Work to complete
[1] In the Stage 28 article, rewrite the passage from "In 1922, Gaston" to "and production began." and change "Opéra de Paris" to "Paris Opera".
[2] List every person named with a full name in the Stage 28 article.
[3] According to the Stage 28 article, how many storeys tall is the set?

September 23, 2014: It appears Universal already demolished Stage 28. A photo of the pile of rubble that was left by the afternoon of the 22nd, courtesy @insideuniversal:
CoasterMatt on Flickr rode past the building being torn down during a Universal tour on September 18th — you can see them here — but the building itself, as of the afternoon of September 22, 2014, is gone.
This is the SBBN entry for the Journeys in Classic Films Universal Backlot Blogathon, running from September 14 through 16. Please check out all the fine entries!
The oldest extant movie set is, somewhat surprisingly, one still in use today. Stage 28, located on the Universal Studios backlot and built for the Lon Chaney classic The Phantom of the Opera, was completed in 1925. The enormous set sits atop an iron skeleton for support and is five storeys tall; it has been used for dozens of films over the decades, and though the iconic balconies from the 1925 silent Phantom are somewhat hidden, they remain intact.
In 1922, Gaston Leroux, author of the 1909 novel The Phantom of the Opera, met the vacationing president of Universal Pictures, Carl Laemmle. Laemmle had been captivated by the beauty and scope of the Opéra de Paris earlier in his vacation, and Leroux, sensing an opportunity, offered Laemmle a copy of his novel. According to legend, Laemmle stayed up that night reading the book, and by the time dawn broke was resolved to turn Phantom of the Opera into a Universal film. Less than two years later, rights had been acquired and production began.
Production on the film was, as they say, troubled. Laemmle had personally chosen Rupert Julian to direct, a man who had made a career for himself in the mid to late 1910s both acting in and directing programmers. But in 1923, he had scored a significant hit with Merry-Go-Round after replacing the fired Erich von Stroheim, and his success ensured he would direct what Laemmle had hoped to be Universal’s biggest spectacle to date. Julian, however, had an uneven reputation. His films were not generally critically praised, and many in the industry found him difficult to work with because of his brusque attitude and perfectionism, though silent actress Ruth Clifford remembered him as “lovely” and “gentle.”

Excerpts of spatial question data
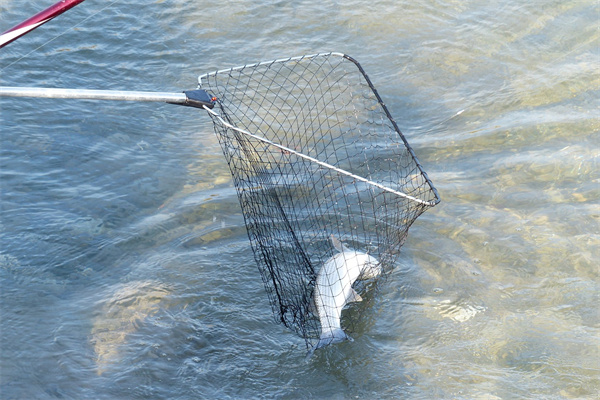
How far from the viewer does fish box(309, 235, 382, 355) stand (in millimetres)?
4828

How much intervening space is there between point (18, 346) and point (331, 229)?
2.96 meters

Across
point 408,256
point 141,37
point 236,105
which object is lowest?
point 408,256

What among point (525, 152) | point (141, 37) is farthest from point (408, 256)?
point (141, 37)

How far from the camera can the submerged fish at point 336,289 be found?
483 centimetres

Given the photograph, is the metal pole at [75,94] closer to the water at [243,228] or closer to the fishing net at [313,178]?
the fishing net at [313,178]

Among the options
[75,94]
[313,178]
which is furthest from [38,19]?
[313,178]

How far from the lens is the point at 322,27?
10.0 m

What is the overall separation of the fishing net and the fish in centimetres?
5

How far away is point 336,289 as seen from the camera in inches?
196

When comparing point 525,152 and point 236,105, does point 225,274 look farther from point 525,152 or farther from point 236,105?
point 525,152

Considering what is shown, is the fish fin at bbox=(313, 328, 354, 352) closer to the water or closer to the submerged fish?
the submerged fish

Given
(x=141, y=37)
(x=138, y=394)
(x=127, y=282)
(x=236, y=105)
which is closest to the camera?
(x=138, y=394)

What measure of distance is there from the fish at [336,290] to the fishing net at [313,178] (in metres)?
0.05

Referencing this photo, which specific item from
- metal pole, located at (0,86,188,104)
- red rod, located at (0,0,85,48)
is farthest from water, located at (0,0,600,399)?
red rod, located at (0,0,85,48)
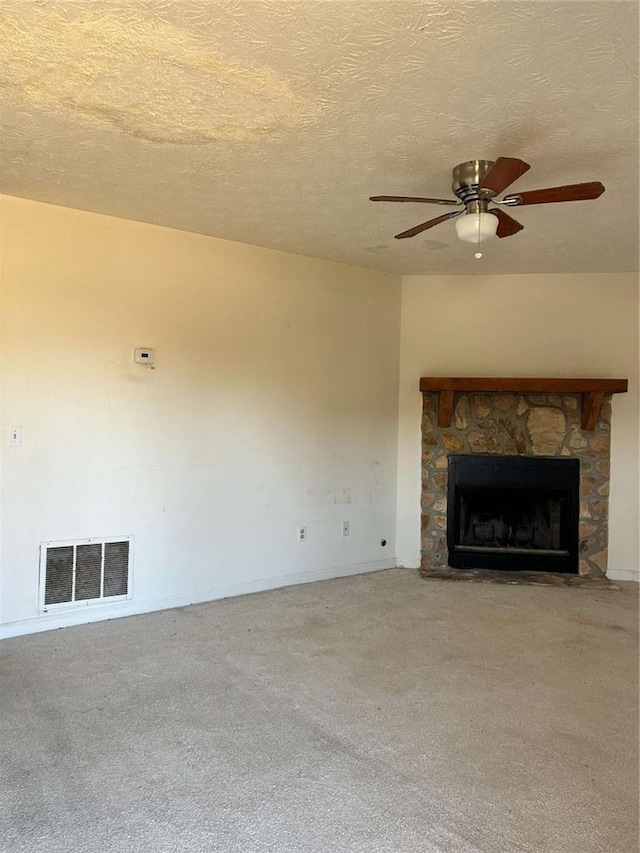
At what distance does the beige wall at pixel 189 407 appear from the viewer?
313cm

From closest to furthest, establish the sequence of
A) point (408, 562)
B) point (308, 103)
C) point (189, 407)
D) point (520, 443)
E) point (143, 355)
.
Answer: point (308, 103) < point (143, 355) < point (189, 407) < point (520, 443) < point (408, 562)

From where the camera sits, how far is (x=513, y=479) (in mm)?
4504

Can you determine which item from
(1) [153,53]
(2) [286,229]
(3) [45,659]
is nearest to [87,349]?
(2) [286,229]

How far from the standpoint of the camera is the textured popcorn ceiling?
64.4 inches

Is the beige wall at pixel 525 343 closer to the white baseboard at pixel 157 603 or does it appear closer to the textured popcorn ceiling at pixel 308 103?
the white baseboard at pixel 157 603

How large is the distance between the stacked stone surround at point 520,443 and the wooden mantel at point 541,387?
13cm

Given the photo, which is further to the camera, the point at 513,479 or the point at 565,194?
the point at 513,479

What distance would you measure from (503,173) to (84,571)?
2.94 m

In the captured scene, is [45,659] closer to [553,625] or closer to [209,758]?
[209,758]

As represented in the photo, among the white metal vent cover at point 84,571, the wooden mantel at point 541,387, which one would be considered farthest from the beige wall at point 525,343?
the white metal vent cover at point 84,571

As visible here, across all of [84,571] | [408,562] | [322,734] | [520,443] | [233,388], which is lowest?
[322,734]

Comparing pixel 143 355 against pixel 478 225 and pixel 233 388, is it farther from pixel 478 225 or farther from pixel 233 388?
pixel 478 225

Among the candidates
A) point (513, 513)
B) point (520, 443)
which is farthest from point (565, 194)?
point (513, 513)

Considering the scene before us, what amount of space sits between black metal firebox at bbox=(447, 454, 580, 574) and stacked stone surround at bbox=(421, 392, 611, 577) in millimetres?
65
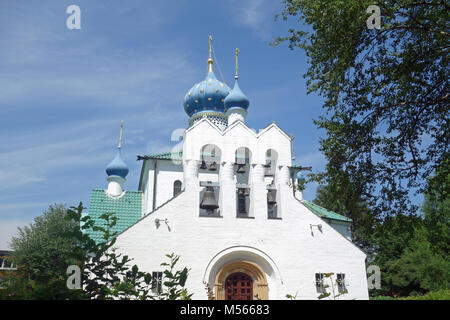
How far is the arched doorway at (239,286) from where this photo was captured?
528 inches

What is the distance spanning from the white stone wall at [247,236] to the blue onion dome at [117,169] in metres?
9.06

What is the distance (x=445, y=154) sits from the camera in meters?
9.86

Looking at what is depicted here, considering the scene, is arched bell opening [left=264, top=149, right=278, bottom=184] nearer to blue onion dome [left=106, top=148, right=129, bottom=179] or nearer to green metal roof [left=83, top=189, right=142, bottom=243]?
green metal roof [left=83, top=189, right=142, bottom=243]

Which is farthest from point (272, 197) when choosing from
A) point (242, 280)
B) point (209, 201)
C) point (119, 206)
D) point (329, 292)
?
point (119, 206)

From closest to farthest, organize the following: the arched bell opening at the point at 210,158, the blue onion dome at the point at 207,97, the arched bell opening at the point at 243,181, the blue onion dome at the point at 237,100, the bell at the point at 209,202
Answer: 1. the bell at the point at 209,202
2. the arched bell opening at the point at 243,181
3. the arched bell opening at the point at 210,158
4. the blue onion dome at the point at 237,100
5. the blue onion dome at the point at 207,97

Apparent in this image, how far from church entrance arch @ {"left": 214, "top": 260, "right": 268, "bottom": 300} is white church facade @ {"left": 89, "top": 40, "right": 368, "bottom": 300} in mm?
35

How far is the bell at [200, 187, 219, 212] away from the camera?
45.9 ft

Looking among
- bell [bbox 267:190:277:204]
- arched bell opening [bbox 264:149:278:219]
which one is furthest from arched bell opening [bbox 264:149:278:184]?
bell [bbox 267:190:277:204]

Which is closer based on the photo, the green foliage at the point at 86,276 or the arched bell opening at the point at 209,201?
the green foliage at the point at 86,276

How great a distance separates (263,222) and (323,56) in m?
6.44

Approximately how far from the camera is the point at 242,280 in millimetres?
13633

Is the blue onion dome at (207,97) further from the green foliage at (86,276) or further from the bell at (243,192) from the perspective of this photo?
the green foliage at (86,276)

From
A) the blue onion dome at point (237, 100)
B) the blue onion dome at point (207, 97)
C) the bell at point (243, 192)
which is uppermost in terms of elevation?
the blue onion dome at point (207, 97)

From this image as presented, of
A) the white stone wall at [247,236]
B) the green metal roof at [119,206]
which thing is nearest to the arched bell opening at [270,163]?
the white stone wall at [247,236]
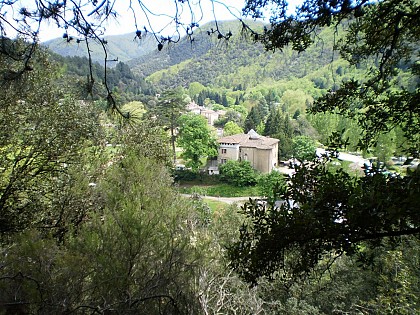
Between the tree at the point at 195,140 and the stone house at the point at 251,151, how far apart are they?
936 millimetres

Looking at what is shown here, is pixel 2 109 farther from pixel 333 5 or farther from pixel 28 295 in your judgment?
pixel 333 5

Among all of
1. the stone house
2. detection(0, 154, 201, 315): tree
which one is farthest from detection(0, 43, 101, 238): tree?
the stone house

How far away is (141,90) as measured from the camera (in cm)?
5531

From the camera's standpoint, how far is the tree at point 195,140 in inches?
945

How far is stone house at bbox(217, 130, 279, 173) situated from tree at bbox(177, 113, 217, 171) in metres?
0.94

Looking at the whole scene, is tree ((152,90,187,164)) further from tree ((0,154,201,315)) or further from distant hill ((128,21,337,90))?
distant hill ((128,21,337,90))

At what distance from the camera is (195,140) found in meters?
24.1

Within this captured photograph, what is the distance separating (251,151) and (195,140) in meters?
4.29

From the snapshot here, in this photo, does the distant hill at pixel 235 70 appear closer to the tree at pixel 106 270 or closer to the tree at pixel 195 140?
the tree at pixel 195 140

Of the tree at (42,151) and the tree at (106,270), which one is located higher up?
the tree at (42,151)

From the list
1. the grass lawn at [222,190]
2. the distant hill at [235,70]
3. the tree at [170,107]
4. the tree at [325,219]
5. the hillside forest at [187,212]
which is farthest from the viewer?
the distant hill at [235,70]

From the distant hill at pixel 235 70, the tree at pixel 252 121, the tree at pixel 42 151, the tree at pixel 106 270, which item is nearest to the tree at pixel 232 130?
the tree at pixel 252 121

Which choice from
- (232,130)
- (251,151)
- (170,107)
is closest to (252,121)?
(232,130)

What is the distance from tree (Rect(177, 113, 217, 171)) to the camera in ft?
78.8
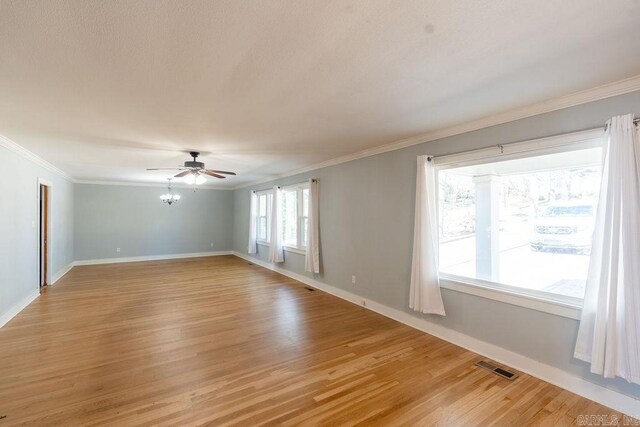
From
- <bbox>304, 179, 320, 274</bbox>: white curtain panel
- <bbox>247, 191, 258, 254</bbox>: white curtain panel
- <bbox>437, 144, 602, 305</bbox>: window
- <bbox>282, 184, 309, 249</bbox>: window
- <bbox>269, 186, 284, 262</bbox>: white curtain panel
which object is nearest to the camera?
<bbox>437, 144, 602, 305</bbox>: window

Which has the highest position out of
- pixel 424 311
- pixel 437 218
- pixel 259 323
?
pixel 437 218

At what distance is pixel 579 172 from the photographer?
2627mm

The solutions
[1]
In 1922, Gaston Leroux, author of the 1909 novel The Phantom of the Opera, met the vacationing president of Universal Pictures, Carl Laemmle. Laemmle had been captivated by the beauty and scope of the Paris Opera earlier in his vacation, and Leroux, sensing an opportunity, offered Laemmle a copy of his novel. According to legend, Laemmle stayed up that night reading the book, and by the time dawn broke was resolved to turn Phantom of the Opera into a Universal film. Less than two years later, rights had been acquired and production began.

[2] Lon Chaney, Gaston Leroux, Carl Laemmle, Rupert Julian, Erich von Stroheim, Ruth Clifford

[3] Five storeys